Does Cheltenham Hamper The Grand National?

This is always going to be a tricky time of year for trainers and connections as a myriad of big price races run back-to-back and all competing for a rather limited number of race horses that are good enough to seriously contend for the big prize money.

Often critics of Cheltenham point out that from January to March absolutely nothing happens in jump racing of any real significance as trainers are all holding out for the Cheltenham Festival and the Aintree Grand National festival which tend to take place only weeks apart. The fear of injuring a potential winner by sending him/her half way across the country for a race worth £5K doesn’t even figure into the strategy.

Recently on The Morning Line the debate raged regarding how frequently the very top horses are being run and it was pointed out that Bobs Worth had only been seen once this season before he won the Gold Cup but honestly, who can blame connections? The chance that he may get injured, fall or even worse in a small race and potentially miss out on the lucrative £500,000 prize of the Gold Cup doesn’t bare thinking about.

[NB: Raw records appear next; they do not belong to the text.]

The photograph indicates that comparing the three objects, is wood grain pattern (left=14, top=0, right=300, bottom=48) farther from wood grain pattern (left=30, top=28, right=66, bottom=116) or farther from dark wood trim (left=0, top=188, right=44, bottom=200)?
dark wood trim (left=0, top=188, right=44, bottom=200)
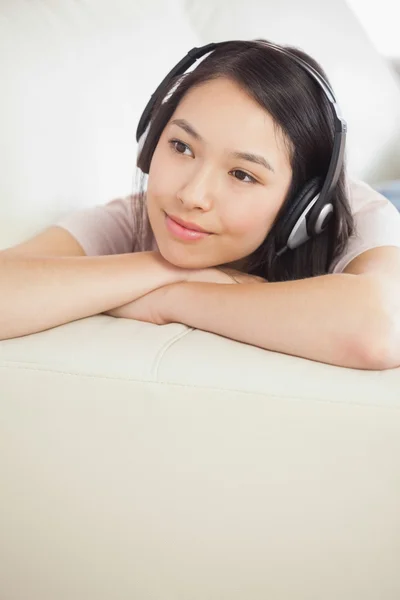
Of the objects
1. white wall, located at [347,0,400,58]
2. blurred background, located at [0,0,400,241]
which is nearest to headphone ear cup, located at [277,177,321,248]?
blurred background, located at [0,0,400,241]

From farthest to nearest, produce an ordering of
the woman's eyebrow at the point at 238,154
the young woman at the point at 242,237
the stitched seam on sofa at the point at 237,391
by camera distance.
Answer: the woman's eyebrow at the point at 238,154 < the young woman at the point at 242,237 < the stitched seam on sofa at the point at 237,391

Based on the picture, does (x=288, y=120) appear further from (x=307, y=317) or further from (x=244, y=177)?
(x=307, y=317)

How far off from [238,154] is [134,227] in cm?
32

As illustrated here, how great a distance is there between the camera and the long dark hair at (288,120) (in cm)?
100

And off the back of that comes the 2013 Grand National, for which the second scratchings deadline has just passed, and quite a number of 16 withdrawn at the latest stage were as a result of poor performances at Cheltenham. With no time in between to prepare the horses or allow a substantial recovery period the Grand National will ultimately suffer from the lack of their presence.

Albertas Run, Calgary Bay, The Package and Midnight Chase are just four incredible horses that will no longer have the opportunity to try to win the Grand National. Of course that also means that weights rise and horses that may have been nicely positioned on anywhere between 10-08 and 11-03 will now face a very serious hike, one that arguably may even rule some out of contention for the win because the burden is too much.

Seabass could end up carrying as much as 11-07 which is a whopping 9lbs heavier than in 2012 despite the fact that his Official Rating is only deemed to have gone up by five points from 149 to 154.

Prince De Beauchene, a huge ante-post favourite could carry as much as 11-08 in his bid to win the Grand National for trainer Willie Mullins and to put it into perspective, the last time a horse won any Grand National carrying 11-08 was in 1977 and that was Red Rum.

The problem trainers and connections now face is do you hedge your bets with Cheltenham where in a smaller field of runners who may have a better shot at winning or do you hold out for the Grand National all the while not knowing who will be withdrawn and how that will affect your own entries?

Ultimately, as proven this year, it is nearly impossible to seriously compete in both and with so much money on the line from just two festivals the thought that incredibly talented horses will be saved from racing all year to protect their handicap or to get them primed for just one major race is rather disconcerting.

As a fan of horse racing the answer could lie in bigger prize pots for the smaller courses around the country, and throughout the entire season, so that the distribution of funds is not so geared towards Cheltenham. That may then give race-goers an opportunity to see some of the best horses that are currently running, while still being of value to the trainers and owners and also allow for better recovery periods between the big meetings.

Ultimately three weeks between Cheltenham and the Grand National is not enough time for a horse to be able to successfully run in both so if a horse you fancy for the Grand National ran at Cheltenham last week, my suggestion is to change your mind and pick one that didn’t!